Not sure, but I thought that we can keep the rev_id for further usage (joins, etc...)

Change #1192909 had a related patch set uploaded (by Gkyziridis; author: Gkyziridis):

[analytics/refinery@master] expand_event_sanitized_analytics_allowlist: Add outlink_topic prediction results to allowlist.

https://gerrit.wikimedia.org/r/1192909

Change #1192909 abandoned by Gkyziridis:

[analytics/refinery@master] expand_event_sanitized_analytics_allowlist: Add outlink_topic prediction results to allowlist.

Reason:

The changes added in https://gerrit.wikimedia.org/r/c/analytics/refinery/+/1192900

https://gerrit.wikimedia.org/r/1192909

Change #1192900 merged by Aqu:

[analytics/refinery@master] expand_event_sanitized_analytics_allowlist: Add revert_risk prediction results to allowlist.

https://gerrit.wikimedia.org/r/1192900

Update

Since both tables do not include PII data, we configure them under static_data/sanitization/event_sanitized_main_allowlist.yaml in analytics/refinery repo:

  • event.mediawiki_page_outlink_topic_prediction_change_v1: keep_all
  • event.mediawiki_page_revert_risk_prediction_change_v1: keep_all

So this way, both tables are exported to event_sanitized schema keeping all of their columns.

Can we verify that the tables exist before we resolve this? I ran a quick check and the table event_sanitized.mediawiki_page_outlink_topic_prediction_change_v1 doesn't seem to exist. iiuc from the documentation there is a cron job that runs every hours but perhaps something else is needed the first time (?)

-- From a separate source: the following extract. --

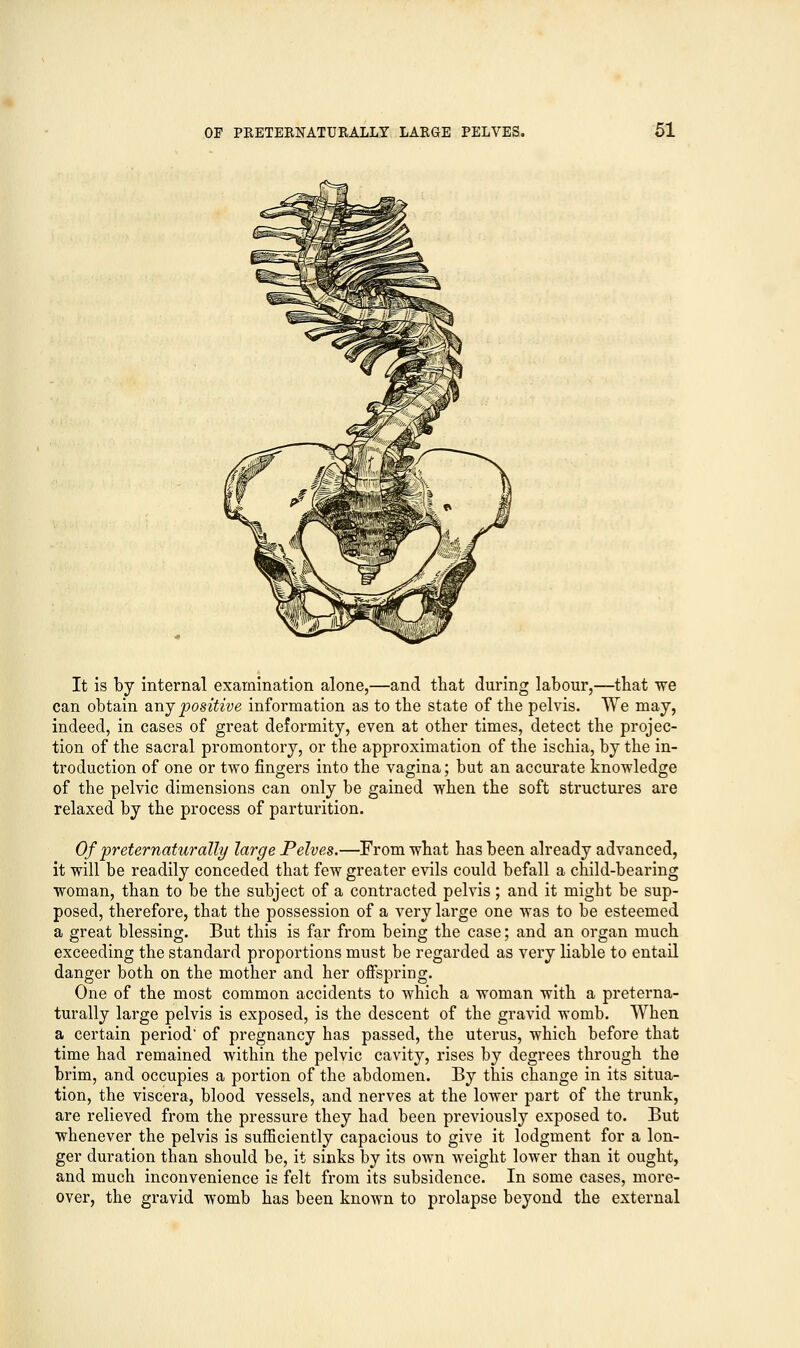 OF PRETERNATURALLY LARGE PELVES. 51

It is by internal examination alone,—and that during labour,—that we can obtain any positive information as to the state of the pelvis. We may, indeed, in cases of great deformity, even at other times, detect the projection of the sacral promontory, or the approximation of the ischia, by the introduction of one or two fingers into the vagina; but an accurate knowledge of the pelvic dimensions can only be gained when the soft structures are relaxed by the process of parturition.

Of preternaturally large Pelves.—From what has been already advanced, it will be readily conceded that few greater evils could befall a child-bearing woman, than to be the subject of a contracted pelvis; and it might be supposed, therefore, that the possession of a very large one was to be esteemed a great blessing. But this is far from being the case; and an organ much exceeding the standard proportions must be regarded as very liable to entail danger both on the mother and her offspring.

One of the most common accidents to which a woman with a preternaturally large pelvis is exposed, is the descent of the gravid womb. When a certain period' of pregnancy has passed, the uterus, which before that time had remained within the pelvic cavity, rises by degrees through the brim, and occupies a portion of the abdomen. By this change in its situation, the viscera, blood vessels, and nerves at the lower part of the trunk, are relieved from the pressure they had been previously exposed to. But whenever the pelvis is sufficiently capacious to give it lodgment for a longer duration than should be, it sinks by its own weight lower than it ought, and much inconvenience is felt from its subsidence. In some cases, moreover, the gravid womb has been known to prolapse beyond the external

Can we verify that the tables exist before we resolve this? I ran a quick check and the table event_sanitized.mediawiki_page_outlink_topic_prediction_change_v1 doesn't seem to exist. iiuc from the documentation there is a cron job that runs every hours but perhaps something else is needed the first time (?)

Indeed there is a cron job that runs per hour and export data in event_sanitized, but we first need to deploy refinery on the hdfs.
So, just merging the changes into refinery repo seems not enough, it also needs deployment.

I will update the task when the changes will be deployed.

Thanks for clearing that up! I assume data eng are the ones that deploy this but we could open the patch for it.

Thanks for clearing that up! I assume data eng are the ones that deploy this but we could open the patch for it.

They just deployed it.
I found this: https://wikitech.wikimedia.org/wiki/Data_Platform/Systems/Refine/Deploy_Refinery instructions for deploying using scap, but they (DE) are the ones need to deploy it.

image (3).png (938×2 px, 161 KB)

image (4).png (944×2 px, 178 KB)

kostajh subscribed.

@gkyziridis I'm testing this out today but only seeing revertrisk-language-agnostic for an example revision on enwiki, is that expected?

spark-sql (default)> select predicted_classification from event.mediawiki_page_revert_risk_prediction_change_v1 where revision.rev_id = 1333904928;
predicted_classification
{"model_name":"revertrisk-language-agnostic","model_version":"3","predictions":["false"],"probabilities":{"false":0.7348057627677917,"true":0.26519423723220825}}

@gkyziridis I'm testing this out today but only seeing revertrisk-language-agnostic for an example revision on enwiki, is that expected?

spark-sql (default)> select predicted_classification from event.mediawiki_page_revert_risk_prediction_change_v1 where revision.rev_id = 1333904928;
predicted_classification
{"model_name":"revertrisk-language-agnostic","model_version":"3","predictions":["false"],"probabilities":{"false":0.7348057627677917,"true":0.26519423723220825}}

Yes this is expected since this patch is deployed: https://gerrit.wikimedia.org/r/c/analytics/refinery/+/1192900 . We keep the predictions from language agnostic model.

We are currently do not store anywhere the predictions from the rr-multilingual model so we cannot export them in the same way that we are doing for the rr-language-agnostic one.
If there is this necessity, I can open a new Phabricator task in order to start developing the first step of saving the slice of the rr-multilingual predictions into the event stream, and then we can add them to the refinery and export them into the event_sanitized as we do for the rr-langugage-agnostic.